── TEXT PROVIDED
That all said, Klinghardt is definitely right about something, applying the title of the thread: "A Look Beyond Antibiotics"
We are on the cusp of entering a post-antibiotic age, and we really do not want to enter it fully. We are staring into the abyss, though.
While longer courses of antibiotic treatment seem to help some patients with tickborne disease, not everyone's symptoms are resolved on them. They can't be the only answer even if they help some people.
The issue of persistence must be confirmed once and for all, and dealt with effectively - whether the outcome is persistent tolerant spirochetes sequestered in immune privileged sites or some patients have persistent antigens which are causing symptoms.
Even if stronger evidence supported the existence of infection with persistent spirochetes, the months and years of antibiotics people are trying would be better off replaced with shorter acting, more effective antibiotics and treatments than what patients are using now. I think most patients would also be MUCH happier if they had shorter effective courses of antibiotics and could go back to work and their lives even SOONER.
And of course, the oft-cited long term cost of long term antibiotic use is antibiotic resistance - resistance in bacteria other than Borrelia, which is already an issue in some patients now. Resistance that is a danger to humanity and society overall, and of concern to many doctors, surgeons, microbiologists, immunologists, and patients sitting in hospitals right now (MRSA, VRE, Tuberculosis, etc.).
────
── DATA PROVIDED
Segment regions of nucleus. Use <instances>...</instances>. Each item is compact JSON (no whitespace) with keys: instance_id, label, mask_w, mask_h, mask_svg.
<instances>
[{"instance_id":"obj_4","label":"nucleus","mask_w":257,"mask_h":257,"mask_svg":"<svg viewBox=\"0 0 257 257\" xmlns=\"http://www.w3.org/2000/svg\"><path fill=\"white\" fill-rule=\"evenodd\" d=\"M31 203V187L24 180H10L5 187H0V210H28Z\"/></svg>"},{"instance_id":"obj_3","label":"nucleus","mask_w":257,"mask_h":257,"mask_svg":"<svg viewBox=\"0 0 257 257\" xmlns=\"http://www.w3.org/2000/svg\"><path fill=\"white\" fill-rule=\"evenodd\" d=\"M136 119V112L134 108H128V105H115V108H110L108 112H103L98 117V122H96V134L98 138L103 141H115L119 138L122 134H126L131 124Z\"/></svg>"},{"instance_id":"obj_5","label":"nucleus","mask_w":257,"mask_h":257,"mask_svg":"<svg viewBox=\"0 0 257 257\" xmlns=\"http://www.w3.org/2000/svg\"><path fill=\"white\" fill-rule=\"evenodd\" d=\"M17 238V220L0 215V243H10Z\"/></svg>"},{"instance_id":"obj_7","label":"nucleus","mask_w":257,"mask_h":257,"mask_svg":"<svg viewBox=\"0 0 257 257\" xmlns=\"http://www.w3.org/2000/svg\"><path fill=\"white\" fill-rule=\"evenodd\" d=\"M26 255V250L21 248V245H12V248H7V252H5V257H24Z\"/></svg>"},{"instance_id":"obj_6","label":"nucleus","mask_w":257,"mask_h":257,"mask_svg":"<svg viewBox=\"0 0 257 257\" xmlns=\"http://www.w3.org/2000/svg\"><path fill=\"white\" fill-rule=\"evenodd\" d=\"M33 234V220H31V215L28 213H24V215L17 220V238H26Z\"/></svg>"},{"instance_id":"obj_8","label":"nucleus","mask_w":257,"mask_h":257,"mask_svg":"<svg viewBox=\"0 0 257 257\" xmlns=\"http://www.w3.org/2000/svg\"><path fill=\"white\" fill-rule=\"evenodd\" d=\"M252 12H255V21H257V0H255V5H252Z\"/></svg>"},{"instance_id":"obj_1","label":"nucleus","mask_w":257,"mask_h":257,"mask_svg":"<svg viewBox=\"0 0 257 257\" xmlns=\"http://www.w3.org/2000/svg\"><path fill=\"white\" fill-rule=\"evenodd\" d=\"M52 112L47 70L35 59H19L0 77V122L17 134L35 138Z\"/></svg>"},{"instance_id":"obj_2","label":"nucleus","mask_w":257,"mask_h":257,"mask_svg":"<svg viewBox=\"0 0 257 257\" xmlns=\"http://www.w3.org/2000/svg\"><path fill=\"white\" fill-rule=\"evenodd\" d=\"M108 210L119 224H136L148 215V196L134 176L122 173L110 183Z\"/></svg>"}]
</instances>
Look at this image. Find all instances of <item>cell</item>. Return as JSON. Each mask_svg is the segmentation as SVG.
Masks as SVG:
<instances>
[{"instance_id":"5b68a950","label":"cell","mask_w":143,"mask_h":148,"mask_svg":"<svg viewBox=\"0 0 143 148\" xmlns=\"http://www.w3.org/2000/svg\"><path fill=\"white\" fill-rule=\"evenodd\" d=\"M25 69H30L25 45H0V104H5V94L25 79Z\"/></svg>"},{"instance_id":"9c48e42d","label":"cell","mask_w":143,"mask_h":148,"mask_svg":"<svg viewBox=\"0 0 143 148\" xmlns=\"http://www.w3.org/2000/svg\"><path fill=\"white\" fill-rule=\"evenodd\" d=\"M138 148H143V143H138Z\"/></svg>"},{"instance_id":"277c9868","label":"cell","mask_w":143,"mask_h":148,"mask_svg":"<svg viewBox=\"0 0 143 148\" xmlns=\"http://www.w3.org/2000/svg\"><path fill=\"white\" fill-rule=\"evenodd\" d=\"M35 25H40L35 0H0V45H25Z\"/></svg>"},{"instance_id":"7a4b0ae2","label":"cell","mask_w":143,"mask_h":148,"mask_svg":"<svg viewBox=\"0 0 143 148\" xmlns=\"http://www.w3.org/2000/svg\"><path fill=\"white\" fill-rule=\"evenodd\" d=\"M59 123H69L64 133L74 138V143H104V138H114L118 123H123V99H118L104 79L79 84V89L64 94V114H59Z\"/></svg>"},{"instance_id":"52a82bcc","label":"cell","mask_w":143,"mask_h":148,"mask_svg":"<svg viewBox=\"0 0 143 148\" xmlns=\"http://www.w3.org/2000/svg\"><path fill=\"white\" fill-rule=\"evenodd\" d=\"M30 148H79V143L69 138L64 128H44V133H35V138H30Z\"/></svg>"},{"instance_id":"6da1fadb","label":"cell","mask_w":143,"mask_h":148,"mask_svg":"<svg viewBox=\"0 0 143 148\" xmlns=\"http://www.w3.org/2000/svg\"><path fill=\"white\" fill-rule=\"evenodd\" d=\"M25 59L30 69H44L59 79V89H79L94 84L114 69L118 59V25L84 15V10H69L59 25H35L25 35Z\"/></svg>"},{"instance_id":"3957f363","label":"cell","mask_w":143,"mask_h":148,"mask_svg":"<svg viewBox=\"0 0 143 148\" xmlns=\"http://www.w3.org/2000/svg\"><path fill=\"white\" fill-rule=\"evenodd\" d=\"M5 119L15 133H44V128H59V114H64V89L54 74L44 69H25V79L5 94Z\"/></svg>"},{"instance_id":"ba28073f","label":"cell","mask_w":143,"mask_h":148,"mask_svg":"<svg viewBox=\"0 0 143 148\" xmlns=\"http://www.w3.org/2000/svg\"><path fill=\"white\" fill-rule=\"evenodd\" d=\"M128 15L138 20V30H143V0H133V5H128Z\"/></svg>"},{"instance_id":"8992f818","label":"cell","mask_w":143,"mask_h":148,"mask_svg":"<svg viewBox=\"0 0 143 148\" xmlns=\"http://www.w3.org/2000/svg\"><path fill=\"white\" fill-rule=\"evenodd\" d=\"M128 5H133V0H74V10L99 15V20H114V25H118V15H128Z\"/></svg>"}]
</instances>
────
**TASK REQUIREMENTS**.
1 - In the text on antibiotics, what is named as the oft-cited long-term cost of long-term antibiotic use?
2 - Echo the text on antibiotics word for word, from "Even if stronger" up to and including "lives even SOONER.".
3 - Carry on the text on antibiotics from its final sentence.

**ANSWER LIST**.
1 - Antibiotic resistance, in bacteria other than Borrelia.

2 -
Even if stronger evidence supported the existence of infection with persistent spirochetes, the months and years of antibiotics people are trying would be better off replaced with shorter acting, more effective antibiotics and treatments than what patients are using now. I think most patients would also be MUCH happier if they had shorter effective courses of antibiotics and could go back to work and their lives even SOONER.

3 -
If there aren't persistent spirochetes and there is another cause for patients' persisting symptoms, then that too should be determined and new treatment studies conducted for this cause. Otherwise, there aren't any other options other than to use pain meds (to which people can grow addicted, then they lose effectiveness due to tolerance) or drugs which make you stupid/sleep all the time (Neurontin and others) or using antibiotics for their anti-inflammatory purposes, or, if you are 100% certain you no longer have an infection and it isn't contraindicated - use of steroidal drugs (which have some pretty nasty side effects of their own, as do biologics/DMARDS - not to mention the expense).
The one thing I agree on is that we do need to find other treatments other than antibiotics for patients to help them heal and get better. I would like to see research on herbs for treatment because some may prove to be effective - but then like artemisinin used to treat malaria, we would then have to be careful that we didn't create resistance to the herbs, too.
Nature. Evolution. It's an amazing show, and we are not in charge. We are lucky to stay one step ahead.